One reason practices sometimes see a sudden increase in outstanding charges or accounts receivable is that they send in a batch of incorrectly filled-out claims that payers refuse to honor. Or, a major payer may be having financial problems and just holding payments until pressed for the check.
Determining what’s profitable
• Procedure production and revenue. By examining several months of charges by procedure you learn where most of your charges are being initiated. "You can also determine which third-party payers are accounting for most of your charges and which procedures are the
most profitable this way," says Anwar.
Another important exercise is to analyze charges and services generated by individual physicians in the group to identify if the services performed by specific providers are consistent with practice standards, or if there any inequities in services or charges by different providers.

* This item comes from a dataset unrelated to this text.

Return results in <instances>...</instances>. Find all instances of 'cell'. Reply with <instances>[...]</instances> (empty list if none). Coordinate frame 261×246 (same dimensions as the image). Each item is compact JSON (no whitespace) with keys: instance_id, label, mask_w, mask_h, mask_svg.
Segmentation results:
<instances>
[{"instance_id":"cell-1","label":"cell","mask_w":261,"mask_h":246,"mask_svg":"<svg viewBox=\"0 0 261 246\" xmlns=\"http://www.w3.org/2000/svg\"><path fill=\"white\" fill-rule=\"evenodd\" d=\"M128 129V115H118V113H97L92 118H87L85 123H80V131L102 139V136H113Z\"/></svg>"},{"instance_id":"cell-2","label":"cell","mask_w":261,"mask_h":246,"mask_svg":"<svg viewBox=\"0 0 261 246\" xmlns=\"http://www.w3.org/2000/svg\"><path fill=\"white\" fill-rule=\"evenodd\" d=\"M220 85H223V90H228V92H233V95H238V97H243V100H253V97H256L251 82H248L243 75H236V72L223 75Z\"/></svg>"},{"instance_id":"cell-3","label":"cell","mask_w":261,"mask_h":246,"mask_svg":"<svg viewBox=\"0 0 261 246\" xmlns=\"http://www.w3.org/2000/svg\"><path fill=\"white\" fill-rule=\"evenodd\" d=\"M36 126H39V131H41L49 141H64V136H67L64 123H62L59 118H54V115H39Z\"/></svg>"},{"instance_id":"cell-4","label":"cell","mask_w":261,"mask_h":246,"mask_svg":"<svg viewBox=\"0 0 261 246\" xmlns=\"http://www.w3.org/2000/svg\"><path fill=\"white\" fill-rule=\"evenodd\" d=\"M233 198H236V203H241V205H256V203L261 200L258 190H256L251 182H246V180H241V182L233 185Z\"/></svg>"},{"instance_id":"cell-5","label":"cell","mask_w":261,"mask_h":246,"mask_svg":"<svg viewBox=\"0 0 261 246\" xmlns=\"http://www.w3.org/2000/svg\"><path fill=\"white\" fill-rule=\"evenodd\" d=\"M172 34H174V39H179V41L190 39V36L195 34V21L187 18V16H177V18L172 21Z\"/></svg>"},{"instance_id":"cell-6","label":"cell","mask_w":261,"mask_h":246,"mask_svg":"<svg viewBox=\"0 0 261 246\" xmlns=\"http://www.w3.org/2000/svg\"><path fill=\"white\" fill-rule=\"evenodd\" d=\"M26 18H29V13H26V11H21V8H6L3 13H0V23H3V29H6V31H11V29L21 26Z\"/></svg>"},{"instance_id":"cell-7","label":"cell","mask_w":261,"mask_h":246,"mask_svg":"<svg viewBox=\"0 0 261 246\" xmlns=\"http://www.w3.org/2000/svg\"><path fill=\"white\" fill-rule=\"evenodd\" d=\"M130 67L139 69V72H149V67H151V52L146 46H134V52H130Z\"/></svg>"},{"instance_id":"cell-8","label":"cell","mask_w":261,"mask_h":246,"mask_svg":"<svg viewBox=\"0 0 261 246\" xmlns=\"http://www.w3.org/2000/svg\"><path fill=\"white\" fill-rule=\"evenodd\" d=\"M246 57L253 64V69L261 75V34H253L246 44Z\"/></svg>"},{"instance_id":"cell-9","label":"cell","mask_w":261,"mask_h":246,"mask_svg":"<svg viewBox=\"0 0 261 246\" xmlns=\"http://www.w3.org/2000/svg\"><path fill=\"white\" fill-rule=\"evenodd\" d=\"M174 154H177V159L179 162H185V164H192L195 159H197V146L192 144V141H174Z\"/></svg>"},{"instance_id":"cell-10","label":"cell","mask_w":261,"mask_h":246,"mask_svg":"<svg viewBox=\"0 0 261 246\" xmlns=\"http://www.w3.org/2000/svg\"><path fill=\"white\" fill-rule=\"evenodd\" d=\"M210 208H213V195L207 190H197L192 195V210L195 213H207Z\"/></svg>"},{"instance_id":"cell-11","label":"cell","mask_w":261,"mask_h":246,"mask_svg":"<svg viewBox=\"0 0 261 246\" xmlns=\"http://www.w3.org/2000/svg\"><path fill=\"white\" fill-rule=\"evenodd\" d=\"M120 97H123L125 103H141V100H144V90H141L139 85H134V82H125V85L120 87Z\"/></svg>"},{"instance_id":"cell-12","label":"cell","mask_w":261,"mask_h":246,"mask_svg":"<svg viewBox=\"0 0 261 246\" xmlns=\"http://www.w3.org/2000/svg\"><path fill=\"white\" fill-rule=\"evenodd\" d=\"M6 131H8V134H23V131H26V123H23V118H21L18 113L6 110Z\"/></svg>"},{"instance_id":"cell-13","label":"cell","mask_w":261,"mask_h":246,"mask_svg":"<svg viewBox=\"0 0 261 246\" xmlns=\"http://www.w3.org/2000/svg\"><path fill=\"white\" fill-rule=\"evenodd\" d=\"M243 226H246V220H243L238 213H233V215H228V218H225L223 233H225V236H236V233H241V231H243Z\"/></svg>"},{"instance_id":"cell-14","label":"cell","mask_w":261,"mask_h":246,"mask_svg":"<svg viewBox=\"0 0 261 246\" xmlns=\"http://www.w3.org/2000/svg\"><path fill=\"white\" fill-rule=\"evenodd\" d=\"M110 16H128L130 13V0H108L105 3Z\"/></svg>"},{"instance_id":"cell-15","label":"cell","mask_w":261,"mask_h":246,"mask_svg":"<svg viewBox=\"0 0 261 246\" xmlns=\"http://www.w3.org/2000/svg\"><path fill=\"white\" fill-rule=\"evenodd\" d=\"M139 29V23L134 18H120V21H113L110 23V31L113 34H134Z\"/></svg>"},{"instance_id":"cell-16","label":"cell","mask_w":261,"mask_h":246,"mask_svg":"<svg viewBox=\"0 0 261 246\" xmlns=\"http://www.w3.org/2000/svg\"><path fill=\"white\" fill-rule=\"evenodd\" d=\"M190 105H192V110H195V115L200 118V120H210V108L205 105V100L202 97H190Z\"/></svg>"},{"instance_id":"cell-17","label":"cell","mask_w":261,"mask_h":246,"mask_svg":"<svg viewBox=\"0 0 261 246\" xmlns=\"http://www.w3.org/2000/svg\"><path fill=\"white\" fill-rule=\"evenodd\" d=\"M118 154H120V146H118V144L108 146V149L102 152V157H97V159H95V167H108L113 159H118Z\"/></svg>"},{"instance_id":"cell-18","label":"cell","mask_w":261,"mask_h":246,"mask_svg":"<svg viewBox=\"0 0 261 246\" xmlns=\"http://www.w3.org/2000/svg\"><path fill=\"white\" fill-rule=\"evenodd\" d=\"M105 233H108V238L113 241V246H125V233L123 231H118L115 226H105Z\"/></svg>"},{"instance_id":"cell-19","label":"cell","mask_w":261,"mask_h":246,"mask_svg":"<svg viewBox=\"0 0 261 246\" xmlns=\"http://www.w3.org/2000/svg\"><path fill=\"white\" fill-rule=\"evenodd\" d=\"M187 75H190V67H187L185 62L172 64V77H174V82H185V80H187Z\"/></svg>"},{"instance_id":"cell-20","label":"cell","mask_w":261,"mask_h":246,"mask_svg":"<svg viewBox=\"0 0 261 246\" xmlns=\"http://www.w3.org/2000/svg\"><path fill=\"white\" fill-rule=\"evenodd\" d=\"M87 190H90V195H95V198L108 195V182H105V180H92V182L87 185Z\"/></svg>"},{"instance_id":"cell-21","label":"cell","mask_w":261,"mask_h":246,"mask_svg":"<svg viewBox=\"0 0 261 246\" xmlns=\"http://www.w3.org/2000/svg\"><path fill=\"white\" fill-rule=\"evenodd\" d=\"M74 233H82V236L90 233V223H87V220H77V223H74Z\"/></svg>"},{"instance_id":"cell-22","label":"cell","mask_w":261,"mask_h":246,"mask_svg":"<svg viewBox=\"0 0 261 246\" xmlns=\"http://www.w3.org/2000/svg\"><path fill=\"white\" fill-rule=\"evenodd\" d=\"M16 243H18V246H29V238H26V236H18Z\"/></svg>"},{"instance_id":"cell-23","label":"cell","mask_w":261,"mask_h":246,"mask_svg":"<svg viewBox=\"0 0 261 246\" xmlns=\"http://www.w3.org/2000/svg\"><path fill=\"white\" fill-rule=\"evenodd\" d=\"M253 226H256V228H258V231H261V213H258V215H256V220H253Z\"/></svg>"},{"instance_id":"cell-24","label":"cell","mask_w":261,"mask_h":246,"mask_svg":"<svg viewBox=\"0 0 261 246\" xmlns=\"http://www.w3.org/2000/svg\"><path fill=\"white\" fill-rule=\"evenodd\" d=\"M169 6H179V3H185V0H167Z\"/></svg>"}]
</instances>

• Income and expense reports. These reports should be examined monthly to detect any un-planned changes in practice patterns. "If you spot a red flag, look at the itemization of expenses in that category. Then, when you find what’s causing the increase, address it immediately," stresses Anwar.
For instance, when overhead is constantly rising, one of the first places to look is personnel expenses. Some questions to ask: Has there been an increase in staff overtime; have employees been added; too many raises been given out; or is the part-time staff increasing their hours?
"Before you make any drastic changes, find out if these higher personnel costs are being justified by increased production," Anwar advises.
A common problem area for practices with financial problems is they are not using their resources — staff and equipment — wisely. For example, a group buys a sophisticated computer system, but only uses 30% of its capabilities. One way to avoid overspending is to analyze whether such purchases will increase revenue or productivity — and by how much — and if any increases go beyond the break-even point justifying the expenditure.
Another common oversight is to either undercalculate the cost of training or fail to provide enough training for new computer programs and equipment. "Remember, proper training pays off in improved efficiency which permits staffers to be more productive which lowers costs," notes Capko.
Another way to increase efficiency is to compare what percentage of your patient base belongs to which payers and how much time your staff must spend on related paperwork and administrative issues with each insurer.
"If you discover only 10% of your patients belong to Insurer A, yet their paperwork and red tape eats up 40% of your staff time, you may want to re-evaluate if it is worth your time and effort to keep doing business with that plan," says Capko.